++++ Material shown ++++

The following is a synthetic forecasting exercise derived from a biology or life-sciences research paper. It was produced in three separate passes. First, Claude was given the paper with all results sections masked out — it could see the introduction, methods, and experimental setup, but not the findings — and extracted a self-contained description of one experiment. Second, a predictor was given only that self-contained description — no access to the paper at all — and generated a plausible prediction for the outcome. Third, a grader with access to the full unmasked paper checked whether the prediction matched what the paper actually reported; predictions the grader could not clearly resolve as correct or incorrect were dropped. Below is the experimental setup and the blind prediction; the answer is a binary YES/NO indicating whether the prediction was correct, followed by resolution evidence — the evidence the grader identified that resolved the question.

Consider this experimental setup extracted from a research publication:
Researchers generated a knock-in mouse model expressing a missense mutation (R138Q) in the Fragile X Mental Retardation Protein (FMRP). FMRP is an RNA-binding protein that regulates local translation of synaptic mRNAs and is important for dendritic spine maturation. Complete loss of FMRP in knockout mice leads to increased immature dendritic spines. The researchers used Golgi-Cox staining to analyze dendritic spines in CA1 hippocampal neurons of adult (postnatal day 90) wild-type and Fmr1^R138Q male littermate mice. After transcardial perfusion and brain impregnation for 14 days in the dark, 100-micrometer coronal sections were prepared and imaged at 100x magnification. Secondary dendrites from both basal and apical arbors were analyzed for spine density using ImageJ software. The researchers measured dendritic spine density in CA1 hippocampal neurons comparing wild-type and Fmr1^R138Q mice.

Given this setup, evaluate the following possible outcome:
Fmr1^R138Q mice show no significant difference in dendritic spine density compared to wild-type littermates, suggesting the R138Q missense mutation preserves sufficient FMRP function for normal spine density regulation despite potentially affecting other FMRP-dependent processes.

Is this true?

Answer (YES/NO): NO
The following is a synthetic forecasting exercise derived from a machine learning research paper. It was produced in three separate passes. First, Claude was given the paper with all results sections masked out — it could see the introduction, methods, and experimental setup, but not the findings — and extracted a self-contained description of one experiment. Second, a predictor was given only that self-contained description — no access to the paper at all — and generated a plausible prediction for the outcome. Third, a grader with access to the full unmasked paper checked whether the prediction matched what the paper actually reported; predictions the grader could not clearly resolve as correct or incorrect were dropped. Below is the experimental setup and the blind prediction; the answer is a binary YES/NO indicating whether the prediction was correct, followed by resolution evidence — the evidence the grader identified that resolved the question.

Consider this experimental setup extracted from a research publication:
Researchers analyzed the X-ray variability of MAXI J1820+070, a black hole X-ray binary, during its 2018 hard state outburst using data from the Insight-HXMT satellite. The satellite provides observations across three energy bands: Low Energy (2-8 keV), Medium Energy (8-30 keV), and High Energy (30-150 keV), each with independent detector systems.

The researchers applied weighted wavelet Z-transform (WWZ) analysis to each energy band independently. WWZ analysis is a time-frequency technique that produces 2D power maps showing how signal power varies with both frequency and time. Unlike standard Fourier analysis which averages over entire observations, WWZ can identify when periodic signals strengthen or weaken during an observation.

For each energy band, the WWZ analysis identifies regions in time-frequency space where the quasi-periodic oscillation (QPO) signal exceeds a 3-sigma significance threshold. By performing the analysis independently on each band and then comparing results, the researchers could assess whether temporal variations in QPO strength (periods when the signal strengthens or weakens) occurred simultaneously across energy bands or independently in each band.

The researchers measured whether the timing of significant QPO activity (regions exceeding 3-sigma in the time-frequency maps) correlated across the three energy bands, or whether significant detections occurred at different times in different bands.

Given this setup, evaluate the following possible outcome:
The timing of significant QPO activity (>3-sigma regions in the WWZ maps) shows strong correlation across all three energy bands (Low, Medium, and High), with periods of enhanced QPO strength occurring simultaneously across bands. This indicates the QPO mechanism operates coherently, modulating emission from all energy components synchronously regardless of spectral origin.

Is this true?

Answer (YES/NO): YES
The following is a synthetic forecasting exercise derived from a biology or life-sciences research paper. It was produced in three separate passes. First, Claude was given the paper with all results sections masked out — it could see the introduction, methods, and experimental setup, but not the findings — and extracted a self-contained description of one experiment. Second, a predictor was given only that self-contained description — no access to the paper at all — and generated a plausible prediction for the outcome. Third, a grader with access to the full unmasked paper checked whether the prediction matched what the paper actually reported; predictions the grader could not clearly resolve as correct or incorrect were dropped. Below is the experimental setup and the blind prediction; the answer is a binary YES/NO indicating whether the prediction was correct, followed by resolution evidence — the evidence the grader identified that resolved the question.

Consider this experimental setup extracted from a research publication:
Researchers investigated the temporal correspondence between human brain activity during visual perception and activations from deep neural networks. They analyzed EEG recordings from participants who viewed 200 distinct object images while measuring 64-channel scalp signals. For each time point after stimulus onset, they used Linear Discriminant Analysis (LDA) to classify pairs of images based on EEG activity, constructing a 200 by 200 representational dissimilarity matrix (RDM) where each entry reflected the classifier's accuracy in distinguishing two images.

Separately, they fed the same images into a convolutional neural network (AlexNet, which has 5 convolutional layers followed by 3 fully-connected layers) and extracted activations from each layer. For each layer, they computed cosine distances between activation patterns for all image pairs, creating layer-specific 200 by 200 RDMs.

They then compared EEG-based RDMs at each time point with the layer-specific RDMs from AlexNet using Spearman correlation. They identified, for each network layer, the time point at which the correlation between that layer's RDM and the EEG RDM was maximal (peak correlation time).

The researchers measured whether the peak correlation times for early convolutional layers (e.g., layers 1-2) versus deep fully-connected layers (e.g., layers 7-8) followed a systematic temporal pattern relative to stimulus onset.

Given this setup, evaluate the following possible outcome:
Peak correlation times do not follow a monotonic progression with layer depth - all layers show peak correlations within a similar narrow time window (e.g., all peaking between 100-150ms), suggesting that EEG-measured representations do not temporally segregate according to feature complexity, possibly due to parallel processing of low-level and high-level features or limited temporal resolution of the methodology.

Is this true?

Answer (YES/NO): NO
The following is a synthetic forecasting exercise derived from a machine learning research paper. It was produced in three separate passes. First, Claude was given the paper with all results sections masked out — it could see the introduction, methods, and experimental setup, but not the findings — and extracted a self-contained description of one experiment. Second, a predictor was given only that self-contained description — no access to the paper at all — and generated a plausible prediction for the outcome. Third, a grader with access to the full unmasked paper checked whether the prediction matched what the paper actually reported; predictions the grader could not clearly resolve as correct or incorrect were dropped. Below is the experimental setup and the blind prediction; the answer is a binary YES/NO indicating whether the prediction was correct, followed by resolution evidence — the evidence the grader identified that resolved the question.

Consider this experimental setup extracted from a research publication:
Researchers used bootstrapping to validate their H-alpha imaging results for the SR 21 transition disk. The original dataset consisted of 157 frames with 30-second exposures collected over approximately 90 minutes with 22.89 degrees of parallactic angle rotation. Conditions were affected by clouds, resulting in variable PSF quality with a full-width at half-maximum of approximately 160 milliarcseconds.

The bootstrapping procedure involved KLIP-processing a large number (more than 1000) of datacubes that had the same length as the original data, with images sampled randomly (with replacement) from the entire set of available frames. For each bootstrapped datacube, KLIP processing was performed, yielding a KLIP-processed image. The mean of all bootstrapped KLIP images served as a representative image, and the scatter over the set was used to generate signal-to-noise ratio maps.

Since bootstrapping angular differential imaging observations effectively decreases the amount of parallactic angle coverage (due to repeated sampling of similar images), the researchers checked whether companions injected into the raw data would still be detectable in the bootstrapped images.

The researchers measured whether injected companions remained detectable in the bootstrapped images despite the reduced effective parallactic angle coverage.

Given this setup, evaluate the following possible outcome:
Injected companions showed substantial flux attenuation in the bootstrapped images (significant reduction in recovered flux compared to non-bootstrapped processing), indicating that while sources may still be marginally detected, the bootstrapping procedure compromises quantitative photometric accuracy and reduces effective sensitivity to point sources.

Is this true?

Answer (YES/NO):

++++

Beginning at the top of the entries above, output each line exactly, and end with the line in which "Researchers generated a" appears.

• [Response area]:
The following is a synthetic forecasting exercise derived from a biology or life-sciences research paper. It was produced in three separate passes. First, Claude was given the paper with all results sections masked out — it could see the introduction, methods, and experimental setup, but not the findings — and extracted a self-contained description of one experiment. Second, a predictor was given only that self-contained description — no access to the paper at all — and generated a plausible prediction for the outcome. Third, a grader with access to the full unmasked paper checked whether the prediction matched what the paper actually reported; predictions the grader could not clearly resolve as correct or incorrect were dropped. Below is the experimental setup and the blind prediction; the answer is a binary YES/NO indicating whether the prediction was correct, followed by resolution evidence — the evidence the grader identified that resolved the question.

Consider this experimental setup extracted from a research publication:
Researchers generated a knock-in mouse model expressing a missense mutation (R138Q) in the Fragile X Mental Retardation Protein (FMRP). FMRP is an RNA-binding protein that regulates local translation of synaptic mRNAs and is important for dendritic spine maturation. Complete loss of FMRP in knockout mice leads to increased immature dendritic spines. The researchers used Golgi-Cox staining to analyze dendritic spines in CA1 hippocampal neurons of adult (postnatal day 90) wild-type and Fmr1^R138Q male littermate mice. After transcardial perfusion and brain impregnation for 14 days in the dark, 100-micrometer coronal sections were prepared and imaged at 100x magnification. Secondary dendrites from both basal and apical arbors were analyzed for spine density using ImageJ software. The researchers measured dendritic spine density in CA1 hippocampal neurons comparing wild-type and Fmr1^R138Q mice.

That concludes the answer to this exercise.